Exercise details:
Where a picture appears in the data below, exclude it; restate everything else word for word.

Supplied material:
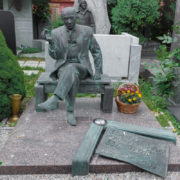 Evgeny Evstigneev (1926-1992), grave monument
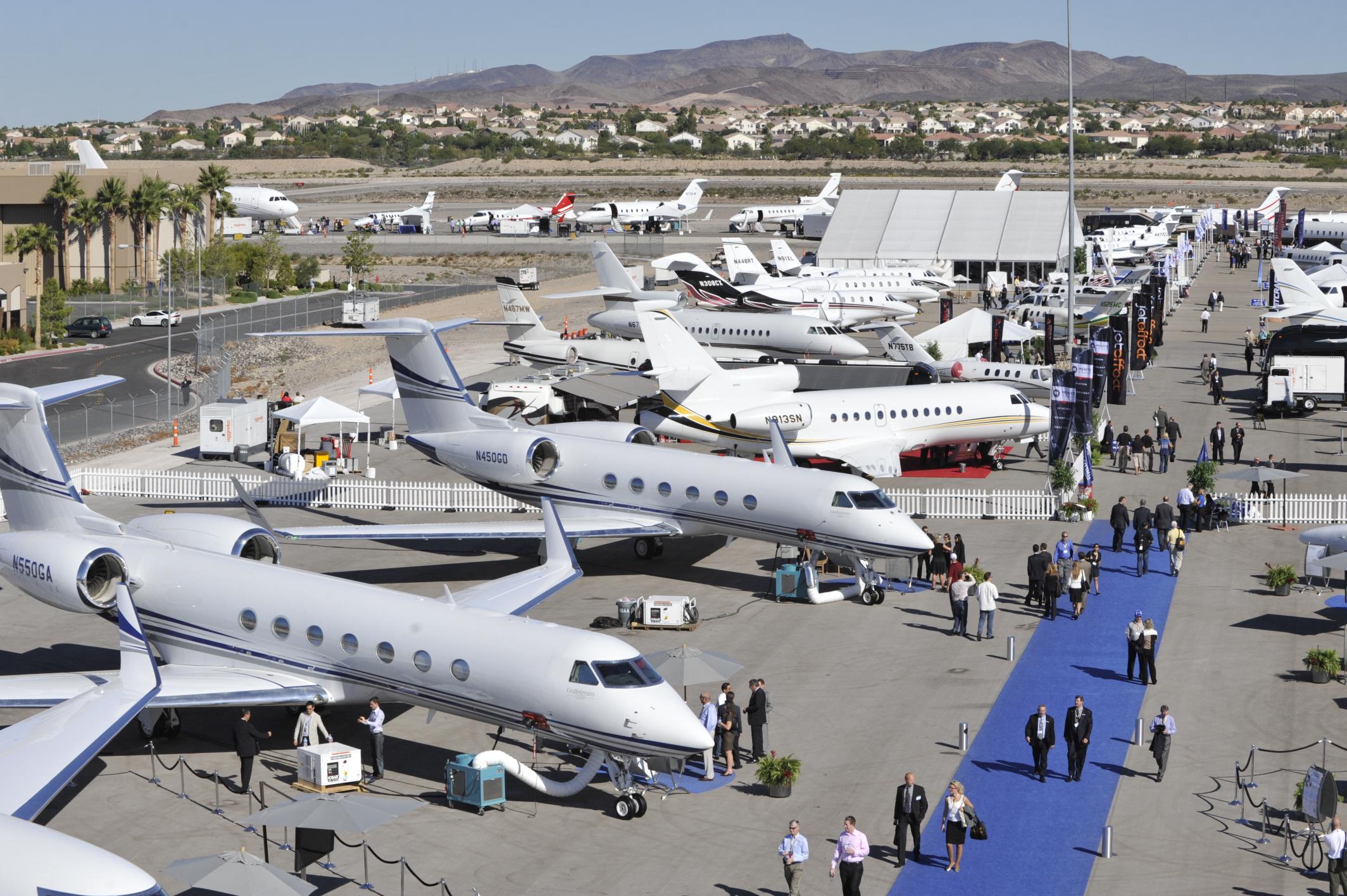 Business jetek kiállításon: mennyit vesznek majd meg az idén?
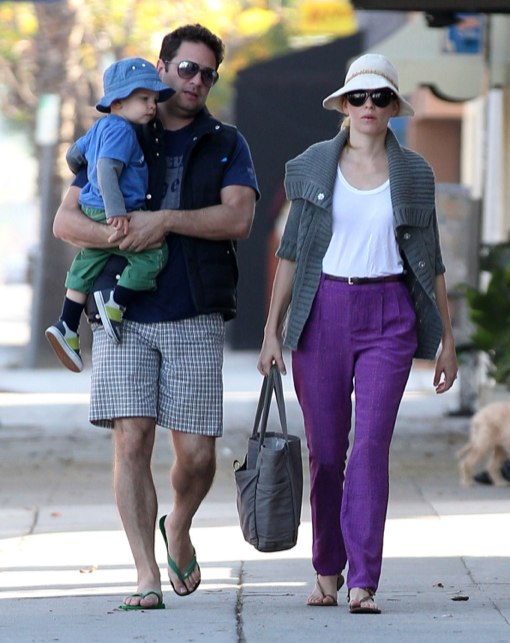 Exclusive... Elizabeth Banks And Family Out For Breakfast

Response for this exercise:
 Evgeny Evstigneev (1926-1992), grave monument
 Business jetek kiállításon: mennyit vesznek majd meg az idén?
 Exclusive... Elizabeth Banks And Family Out For Breakfast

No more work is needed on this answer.